The details of one or more variations of the subject matter described herein are set forth in the accompanying drawings and the description below. Other features and advantages of the subject matter described herein will be apparent from the description and drawings, and from the claims. While certain features of the currently disclosed subject matter are described for illustrative purposes in relation to an enterprise resource software system or other business software solution or architecture, it should be readily understood that such features are not intended to be limiting.
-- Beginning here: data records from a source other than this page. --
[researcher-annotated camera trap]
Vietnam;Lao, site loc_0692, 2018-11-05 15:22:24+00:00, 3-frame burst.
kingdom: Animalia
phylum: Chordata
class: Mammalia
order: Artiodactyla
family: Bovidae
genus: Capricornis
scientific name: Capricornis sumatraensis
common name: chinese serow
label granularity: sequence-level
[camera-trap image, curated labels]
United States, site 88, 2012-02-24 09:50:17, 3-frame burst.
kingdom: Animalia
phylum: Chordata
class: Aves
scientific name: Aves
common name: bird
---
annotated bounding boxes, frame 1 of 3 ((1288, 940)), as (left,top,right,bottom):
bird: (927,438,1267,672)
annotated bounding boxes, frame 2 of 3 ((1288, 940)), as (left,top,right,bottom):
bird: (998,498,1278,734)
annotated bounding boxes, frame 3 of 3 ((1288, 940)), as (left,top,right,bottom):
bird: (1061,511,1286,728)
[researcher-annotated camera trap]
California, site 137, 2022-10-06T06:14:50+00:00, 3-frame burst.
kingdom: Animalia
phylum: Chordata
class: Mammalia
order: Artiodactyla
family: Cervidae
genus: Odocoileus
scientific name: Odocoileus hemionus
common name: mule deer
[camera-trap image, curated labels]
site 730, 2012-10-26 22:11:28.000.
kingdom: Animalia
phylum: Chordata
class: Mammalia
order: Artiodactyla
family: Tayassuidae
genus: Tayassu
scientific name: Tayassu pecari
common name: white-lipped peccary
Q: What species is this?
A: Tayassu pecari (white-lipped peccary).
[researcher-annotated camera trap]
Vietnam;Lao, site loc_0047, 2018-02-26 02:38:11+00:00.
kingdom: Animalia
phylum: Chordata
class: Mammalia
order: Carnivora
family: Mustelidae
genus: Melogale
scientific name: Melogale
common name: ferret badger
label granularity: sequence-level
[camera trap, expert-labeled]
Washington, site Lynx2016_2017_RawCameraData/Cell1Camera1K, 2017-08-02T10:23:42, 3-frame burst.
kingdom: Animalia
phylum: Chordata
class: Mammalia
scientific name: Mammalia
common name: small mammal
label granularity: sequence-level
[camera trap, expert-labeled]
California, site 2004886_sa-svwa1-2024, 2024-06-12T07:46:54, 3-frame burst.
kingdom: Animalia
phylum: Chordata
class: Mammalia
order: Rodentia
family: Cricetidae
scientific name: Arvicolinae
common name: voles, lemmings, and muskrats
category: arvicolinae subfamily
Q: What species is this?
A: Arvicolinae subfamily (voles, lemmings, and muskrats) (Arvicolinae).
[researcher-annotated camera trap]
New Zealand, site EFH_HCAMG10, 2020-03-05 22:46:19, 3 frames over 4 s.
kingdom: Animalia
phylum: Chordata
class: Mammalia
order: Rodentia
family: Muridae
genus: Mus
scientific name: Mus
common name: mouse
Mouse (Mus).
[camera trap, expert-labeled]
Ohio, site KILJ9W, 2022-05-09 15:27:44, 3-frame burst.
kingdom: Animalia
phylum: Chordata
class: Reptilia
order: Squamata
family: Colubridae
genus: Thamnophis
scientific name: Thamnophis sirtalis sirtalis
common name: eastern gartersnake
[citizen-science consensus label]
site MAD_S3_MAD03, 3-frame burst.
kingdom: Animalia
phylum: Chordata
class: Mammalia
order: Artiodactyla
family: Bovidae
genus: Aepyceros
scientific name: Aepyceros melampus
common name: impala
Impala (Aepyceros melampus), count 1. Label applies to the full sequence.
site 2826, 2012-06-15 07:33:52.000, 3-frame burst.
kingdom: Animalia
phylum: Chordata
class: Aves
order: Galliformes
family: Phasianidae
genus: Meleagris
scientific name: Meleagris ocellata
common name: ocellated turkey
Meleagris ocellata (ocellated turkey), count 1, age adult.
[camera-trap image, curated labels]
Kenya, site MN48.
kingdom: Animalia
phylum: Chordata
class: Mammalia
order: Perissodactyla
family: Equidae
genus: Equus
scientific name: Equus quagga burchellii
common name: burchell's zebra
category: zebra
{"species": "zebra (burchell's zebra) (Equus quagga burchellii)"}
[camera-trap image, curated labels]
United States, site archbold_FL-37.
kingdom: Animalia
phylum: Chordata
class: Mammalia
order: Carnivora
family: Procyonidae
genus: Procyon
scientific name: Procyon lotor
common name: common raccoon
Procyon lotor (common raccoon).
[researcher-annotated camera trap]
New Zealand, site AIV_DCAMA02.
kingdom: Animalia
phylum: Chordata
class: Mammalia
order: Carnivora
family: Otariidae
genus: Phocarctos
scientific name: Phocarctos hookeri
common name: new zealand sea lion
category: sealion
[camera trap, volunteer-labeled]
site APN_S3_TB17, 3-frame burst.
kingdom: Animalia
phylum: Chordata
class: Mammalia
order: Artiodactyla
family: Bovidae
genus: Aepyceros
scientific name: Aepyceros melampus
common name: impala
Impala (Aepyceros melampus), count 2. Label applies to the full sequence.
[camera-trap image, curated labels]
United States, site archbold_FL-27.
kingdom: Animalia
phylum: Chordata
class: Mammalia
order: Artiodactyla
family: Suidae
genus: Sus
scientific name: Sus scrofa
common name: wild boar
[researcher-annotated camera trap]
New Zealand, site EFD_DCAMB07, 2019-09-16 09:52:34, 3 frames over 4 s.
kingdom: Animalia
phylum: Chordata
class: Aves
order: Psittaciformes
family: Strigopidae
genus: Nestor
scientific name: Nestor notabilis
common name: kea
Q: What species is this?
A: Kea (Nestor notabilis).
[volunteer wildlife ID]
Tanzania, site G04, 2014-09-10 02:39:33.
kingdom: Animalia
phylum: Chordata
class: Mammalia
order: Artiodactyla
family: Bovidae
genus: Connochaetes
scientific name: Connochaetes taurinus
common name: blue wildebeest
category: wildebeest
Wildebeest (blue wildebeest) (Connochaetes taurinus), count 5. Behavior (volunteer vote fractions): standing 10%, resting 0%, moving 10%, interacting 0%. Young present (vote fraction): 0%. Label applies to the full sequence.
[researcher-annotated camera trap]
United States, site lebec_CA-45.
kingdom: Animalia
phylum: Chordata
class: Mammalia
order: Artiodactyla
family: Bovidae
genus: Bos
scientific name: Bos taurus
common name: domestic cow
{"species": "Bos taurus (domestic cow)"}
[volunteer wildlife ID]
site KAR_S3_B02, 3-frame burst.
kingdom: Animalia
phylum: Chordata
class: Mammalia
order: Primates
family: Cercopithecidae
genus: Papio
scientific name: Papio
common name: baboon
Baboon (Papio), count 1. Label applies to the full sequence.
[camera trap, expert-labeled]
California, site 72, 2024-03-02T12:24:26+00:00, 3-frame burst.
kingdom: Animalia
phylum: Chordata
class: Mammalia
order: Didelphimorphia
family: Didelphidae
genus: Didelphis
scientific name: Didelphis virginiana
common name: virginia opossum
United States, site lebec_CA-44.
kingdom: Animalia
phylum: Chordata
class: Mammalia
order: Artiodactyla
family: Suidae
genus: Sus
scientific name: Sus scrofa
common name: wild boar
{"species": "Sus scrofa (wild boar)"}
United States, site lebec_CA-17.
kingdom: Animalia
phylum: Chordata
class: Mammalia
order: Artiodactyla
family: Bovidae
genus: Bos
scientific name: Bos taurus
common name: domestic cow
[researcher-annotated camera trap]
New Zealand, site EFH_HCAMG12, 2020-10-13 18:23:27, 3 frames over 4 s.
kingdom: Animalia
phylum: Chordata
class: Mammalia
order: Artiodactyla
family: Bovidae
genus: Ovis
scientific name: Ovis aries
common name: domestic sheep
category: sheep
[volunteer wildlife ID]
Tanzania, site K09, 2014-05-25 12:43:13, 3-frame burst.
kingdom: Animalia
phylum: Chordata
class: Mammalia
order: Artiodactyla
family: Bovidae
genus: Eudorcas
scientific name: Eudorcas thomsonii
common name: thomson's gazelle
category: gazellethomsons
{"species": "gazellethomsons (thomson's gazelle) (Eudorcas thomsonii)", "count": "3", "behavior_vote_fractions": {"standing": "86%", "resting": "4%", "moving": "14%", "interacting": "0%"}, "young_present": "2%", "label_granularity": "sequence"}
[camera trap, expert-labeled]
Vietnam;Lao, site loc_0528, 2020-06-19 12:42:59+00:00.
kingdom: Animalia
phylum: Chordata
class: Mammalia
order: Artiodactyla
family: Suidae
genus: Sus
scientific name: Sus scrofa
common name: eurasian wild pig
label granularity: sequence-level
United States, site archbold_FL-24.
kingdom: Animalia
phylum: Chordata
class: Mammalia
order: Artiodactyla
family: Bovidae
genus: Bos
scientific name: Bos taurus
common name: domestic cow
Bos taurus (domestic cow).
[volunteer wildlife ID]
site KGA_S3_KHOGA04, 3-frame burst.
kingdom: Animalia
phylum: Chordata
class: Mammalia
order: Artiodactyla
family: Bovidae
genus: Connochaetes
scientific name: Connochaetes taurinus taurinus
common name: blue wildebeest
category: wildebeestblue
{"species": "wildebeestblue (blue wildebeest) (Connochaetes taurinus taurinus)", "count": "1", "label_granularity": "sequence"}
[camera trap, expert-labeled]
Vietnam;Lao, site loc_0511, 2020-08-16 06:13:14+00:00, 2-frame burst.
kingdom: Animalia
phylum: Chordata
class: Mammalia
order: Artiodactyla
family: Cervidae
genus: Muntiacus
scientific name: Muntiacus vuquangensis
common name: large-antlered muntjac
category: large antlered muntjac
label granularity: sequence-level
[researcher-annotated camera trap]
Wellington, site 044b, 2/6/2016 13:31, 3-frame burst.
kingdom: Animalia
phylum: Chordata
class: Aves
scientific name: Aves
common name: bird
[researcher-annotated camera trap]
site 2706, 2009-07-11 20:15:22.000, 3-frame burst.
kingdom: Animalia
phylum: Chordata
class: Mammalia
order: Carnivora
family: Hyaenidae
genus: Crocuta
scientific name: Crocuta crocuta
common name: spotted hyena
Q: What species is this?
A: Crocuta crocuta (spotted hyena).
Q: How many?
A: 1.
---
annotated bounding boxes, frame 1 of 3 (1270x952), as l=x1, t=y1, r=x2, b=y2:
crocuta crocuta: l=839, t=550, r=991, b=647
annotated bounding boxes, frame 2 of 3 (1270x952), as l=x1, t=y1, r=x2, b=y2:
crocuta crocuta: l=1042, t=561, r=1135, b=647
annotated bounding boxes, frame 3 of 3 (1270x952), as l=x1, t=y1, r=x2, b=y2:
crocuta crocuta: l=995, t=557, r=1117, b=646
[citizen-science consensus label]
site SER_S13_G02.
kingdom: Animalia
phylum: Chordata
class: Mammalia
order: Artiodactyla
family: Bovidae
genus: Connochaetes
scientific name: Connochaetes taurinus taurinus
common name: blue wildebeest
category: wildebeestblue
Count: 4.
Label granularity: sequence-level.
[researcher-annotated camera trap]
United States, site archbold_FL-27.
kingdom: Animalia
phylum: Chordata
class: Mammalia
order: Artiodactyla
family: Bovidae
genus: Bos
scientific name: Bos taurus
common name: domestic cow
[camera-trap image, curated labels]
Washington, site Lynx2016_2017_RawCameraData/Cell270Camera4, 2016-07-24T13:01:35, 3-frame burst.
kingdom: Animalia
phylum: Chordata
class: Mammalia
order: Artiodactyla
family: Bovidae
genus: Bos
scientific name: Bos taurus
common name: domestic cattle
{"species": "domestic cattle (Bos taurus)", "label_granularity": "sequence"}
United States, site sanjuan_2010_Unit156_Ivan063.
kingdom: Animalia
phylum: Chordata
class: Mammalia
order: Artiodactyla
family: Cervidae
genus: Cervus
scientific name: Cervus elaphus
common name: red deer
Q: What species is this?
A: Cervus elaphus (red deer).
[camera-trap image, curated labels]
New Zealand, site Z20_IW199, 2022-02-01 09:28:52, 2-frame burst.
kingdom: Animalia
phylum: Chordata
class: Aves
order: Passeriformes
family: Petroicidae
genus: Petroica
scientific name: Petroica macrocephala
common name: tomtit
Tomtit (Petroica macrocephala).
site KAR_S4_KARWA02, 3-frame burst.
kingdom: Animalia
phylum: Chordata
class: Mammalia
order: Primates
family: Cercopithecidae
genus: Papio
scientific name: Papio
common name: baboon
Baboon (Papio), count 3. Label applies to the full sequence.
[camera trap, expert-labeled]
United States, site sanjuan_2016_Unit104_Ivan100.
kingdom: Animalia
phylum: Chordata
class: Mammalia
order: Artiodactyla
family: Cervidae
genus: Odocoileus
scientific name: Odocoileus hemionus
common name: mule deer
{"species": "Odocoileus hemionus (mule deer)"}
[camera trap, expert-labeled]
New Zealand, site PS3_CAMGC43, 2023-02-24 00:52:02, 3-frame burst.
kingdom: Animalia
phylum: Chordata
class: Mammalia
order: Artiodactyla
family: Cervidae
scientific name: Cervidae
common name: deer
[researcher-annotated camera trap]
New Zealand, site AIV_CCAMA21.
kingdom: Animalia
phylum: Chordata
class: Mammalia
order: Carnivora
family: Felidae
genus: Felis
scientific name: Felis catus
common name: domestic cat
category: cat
The claims that follow this disclosure are intended to define the scope of the protected subject matter.

DESCRIPTION OF DRAWINGS

The accompanying drawings, which are incorporated in and constitute a part of this specification, show certain aspects of the subject matter disclosed herein and, together with the description, help explain some of the principles associated with the disclosed implementations. In the drawings:

FIG. 1 illustrates a prior art dictionary for a traditional row-based database;

FIG. 2 illustrates a block diagram of an in-memory database system (IMDS) that includes an in-memory appliance having a main memory that forms an in-memory database having a column and/or row structure, for fast storage, access and retrieval of business data;

FIG. 3 is a diagram illustrating aspects of a system showing features consistent with implementations of the current subject matter;

FIG. 4 illustrates a storage structure for use with a system in accordance with implementations of the current subject matter;

FIG. 5 illustrates a delta merge operation;

FIG. 6 illustrates a delta to main memory merge operation;

FIG. 7 illustrates a fixed string dictionary with several special properties;

FIG. 8 illustrates term 3 encoding for the example shown in FIG. 7; and

FIG. 9 illustrates another implementation of a fixed string dictionary.

When practical, similar reference numbers denote similar structures, features, or elements.

DETAILED DESCRIPTION

To address these and potentially other issues with currently available solutions, methods, systems, articles of manufacture, and the like consistent with one or more implementations of the current subject matter can, among other possible advantages, provide high compression and yet fast search on certain types of data, which is relevant for key columns and many data columns in a business warehouse, enterprise resource planning (BW/ERP) system.

FIG. 1 illustrates a prior art dictionary for a traditional row-based database.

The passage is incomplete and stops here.